**WHAT YOU NEED TO DO**
Give a verbatim repeat of the lines that run from the line containing "What is the spacing" to the end of the data below.

**GIVEN DATA**
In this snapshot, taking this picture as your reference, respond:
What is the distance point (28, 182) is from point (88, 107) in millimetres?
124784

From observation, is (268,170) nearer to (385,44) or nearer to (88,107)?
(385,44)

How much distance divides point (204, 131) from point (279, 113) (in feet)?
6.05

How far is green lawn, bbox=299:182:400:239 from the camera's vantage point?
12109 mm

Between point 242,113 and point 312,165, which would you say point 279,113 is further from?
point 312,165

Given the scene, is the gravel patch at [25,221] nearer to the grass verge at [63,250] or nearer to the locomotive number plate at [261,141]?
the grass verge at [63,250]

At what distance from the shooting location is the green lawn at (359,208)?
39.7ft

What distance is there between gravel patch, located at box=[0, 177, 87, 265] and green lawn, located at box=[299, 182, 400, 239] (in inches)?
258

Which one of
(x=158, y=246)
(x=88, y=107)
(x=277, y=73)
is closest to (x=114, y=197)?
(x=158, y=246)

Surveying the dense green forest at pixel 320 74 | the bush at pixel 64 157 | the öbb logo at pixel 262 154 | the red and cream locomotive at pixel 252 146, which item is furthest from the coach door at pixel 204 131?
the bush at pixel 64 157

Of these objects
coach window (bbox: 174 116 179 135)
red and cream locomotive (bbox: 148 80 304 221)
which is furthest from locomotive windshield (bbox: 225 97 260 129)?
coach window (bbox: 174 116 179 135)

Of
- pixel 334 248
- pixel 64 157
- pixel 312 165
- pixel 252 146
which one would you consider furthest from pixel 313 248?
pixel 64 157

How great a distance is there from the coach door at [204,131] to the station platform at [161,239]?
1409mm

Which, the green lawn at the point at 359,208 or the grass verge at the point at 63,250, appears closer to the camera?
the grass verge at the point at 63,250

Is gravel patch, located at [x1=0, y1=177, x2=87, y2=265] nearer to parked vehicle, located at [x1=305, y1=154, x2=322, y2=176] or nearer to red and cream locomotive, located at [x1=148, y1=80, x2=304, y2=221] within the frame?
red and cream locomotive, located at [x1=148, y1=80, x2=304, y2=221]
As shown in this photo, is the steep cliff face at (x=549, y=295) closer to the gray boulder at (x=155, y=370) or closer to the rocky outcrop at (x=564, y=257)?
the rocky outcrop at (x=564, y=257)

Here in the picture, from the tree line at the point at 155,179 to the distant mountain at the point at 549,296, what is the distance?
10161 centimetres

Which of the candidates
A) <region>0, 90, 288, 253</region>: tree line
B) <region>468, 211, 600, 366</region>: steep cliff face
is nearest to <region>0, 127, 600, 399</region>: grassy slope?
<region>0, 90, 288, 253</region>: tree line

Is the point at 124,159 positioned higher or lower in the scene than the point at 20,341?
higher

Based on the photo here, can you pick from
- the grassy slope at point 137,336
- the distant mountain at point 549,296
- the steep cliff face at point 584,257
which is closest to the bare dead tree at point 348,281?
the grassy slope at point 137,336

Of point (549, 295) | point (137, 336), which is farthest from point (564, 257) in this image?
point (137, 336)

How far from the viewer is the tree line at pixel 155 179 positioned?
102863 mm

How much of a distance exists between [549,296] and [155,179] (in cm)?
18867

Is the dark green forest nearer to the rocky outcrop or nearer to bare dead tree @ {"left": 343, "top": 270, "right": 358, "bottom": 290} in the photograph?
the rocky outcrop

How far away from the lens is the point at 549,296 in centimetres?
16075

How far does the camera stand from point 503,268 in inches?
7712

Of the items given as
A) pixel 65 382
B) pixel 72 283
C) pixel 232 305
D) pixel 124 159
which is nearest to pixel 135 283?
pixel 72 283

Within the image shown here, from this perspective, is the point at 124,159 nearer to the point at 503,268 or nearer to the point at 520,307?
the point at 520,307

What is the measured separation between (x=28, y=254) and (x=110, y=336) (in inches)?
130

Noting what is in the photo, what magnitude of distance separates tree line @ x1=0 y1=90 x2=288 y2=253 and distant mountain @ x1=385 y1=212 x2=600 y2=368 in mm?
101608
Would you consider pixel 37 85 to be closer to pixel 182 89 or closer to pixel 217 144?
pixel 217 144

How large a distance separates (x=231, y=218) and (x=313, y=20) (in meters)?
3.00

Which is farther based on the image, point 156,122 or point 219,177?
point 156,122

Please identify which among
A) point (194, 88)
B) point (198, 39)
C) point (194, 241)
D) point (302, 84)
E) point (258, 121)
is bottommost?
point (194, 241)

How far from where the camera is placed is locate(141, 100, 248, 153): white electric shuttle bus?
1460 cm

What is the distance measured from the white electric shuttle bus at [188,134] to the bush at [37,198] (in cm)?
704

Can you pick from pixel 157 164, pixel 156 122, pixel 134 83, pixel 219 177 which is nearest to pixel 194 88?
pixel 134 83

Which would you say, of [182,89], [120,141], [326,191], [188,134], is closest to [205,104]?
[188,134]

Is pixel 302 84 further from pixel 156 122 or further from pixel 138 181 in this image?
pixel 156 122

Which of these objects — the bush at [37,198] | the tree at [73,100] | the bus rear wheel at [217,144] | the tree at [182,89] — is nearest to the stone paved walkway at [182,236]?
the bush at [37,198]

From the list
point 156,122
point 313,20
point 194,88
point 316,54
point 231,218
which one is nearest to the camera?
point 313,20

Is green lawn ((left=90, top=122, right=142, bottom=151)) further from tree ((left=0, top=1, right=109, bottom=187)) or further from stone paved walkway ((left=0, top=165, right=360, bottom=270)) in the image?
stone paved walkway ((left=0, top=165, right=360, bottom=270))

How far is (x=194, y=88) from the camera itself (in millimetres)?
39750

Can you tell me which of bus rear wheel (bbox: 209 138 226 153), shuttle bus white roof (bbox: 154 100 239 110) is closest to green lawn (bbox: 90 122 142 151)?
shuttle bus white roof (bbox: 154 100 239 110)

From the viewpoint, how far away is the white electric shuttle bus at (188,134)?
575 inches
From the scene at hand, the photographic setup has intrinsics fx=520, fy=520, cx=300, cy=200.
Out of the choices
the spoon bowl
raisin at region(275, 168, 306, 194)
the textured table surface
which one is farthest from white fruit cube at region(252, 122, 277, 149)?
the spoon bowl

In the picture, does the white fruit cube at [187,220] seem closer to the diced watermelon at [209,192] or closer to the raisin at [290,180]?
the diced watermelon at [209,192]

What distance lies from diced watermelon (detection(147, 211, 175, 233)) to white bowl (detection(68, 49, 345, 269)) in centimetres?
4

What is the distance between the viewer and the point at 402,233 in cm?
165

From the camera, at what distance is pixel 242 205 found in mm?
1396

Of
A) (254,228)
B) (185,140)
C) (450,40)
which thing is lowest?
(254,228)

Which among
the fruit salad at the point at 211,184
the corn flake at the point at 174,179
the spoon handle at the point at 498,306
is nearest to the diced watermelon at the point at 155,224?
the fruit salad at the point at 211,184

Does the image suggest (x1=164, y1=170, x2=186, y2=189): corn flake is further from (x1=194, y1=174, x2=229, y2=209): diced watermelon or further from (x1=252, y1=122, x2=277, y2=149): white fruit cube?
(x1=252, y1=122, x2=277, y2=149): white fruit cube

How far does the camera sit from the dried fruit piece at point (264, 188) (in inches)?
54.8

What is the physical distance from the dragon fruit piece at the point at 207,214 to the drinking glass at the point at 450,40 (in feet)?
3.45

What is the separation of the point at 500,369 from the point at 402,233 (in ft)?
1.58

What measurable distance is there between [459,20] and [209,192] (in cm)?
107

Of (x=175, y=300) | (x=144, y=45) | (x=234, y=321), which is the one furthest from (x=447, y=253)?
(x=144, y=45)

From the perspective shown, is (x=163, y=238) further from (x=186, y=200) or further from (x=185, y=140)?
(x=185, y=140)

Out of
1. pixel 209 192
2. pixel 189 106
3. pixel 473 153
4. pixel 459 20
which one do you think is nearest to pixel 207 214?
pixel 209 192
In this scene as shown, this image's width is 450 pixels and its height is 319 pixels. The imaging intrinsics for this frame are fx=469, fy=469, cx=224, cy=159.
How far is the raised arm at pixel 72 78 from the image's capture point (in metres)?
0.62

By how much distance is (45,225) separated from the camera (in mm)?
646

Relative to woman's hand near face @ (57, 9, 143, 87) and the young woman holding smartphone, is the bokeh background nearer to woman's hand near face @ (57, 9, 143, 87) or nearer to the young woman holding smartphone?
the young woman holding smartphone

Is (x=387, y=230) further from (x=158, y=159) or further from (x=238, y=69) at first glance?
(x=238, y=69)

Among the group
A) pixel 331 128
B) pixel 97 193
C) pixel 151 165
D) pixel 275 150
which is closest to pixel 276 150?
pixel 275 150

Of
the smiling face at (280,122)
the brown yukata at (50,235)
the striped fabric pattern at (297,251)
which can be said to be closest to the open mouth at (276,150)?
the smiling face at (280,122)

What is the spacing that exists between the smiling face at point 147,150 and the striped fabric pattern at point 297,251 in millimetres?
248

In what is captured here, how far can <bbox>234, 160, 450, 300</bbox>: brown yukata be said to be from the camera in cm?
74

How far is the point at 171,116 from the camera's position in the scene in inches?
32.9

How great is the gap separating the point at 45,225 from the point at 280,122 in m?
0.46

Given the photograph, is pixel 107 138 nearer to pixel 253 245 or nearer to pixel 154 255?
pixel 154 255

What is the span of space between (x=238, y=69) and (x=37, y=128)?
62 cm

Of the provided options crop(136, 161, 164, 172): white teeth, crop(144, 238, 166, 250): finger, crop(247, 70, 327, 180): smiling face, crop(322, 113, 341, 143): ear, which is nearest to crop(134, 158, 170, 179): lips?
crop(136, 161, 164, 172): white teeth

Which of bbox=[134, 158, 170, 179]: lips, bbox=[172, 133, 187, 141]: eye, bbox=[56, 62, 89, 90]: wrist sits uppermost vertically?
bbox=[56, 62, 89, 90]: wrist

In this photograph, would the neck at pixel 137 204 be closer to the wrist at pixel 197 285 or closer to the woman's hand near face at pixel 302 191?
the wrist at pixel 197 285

**SOLUTION**
What is the spacing that exists between the smiling face at point 147,150 and the striped fabric pattern at point 297,251 in millimetres?
248

In what is captured here, how far can <bbox>234, 160, 450, 300</bbox>: brown yukata be said to be from the camera in cm?
74

How far is the point at 171,116 from the camera's position in the scene in inches?
32.9

How great is the gap separating the point at 45,225 from the point at 280,122 in m?
0.46

Given the photograph, is pixel 107 138 nearer to pixel 253 245 or nearer to pixel 154 255?
pixel 154 255

What is the span of space between (x=238, y=69) and (x=37, y=128)?
62 cm

Of the provided options crop(136, 161, 164, 172): white teeth, crop(144, 238, 166, 250): finger, crop(247, 70, 327, 180): smiling face, crop(322, 113, 341, 143): ear, which is nearest to crop(134, 158, 170, 179): lips?
crop(136, 161, 164, 172): white teeth

Which of bbox=[134, 158, 170, 179]: lips, bbox=[172, 133, 187, 141]: eye, bbox=[56, 62, 89, 90]: wrist sits uppermost vertically?
bbox=[56, 62, 89, 90]: wrist

In this photograph, would the neck at pixel 137 204 be closer to the wrist at pixel 197 285 or closer to the woman's hand near face at pixel 302 191?
the wrist at pixel 197 285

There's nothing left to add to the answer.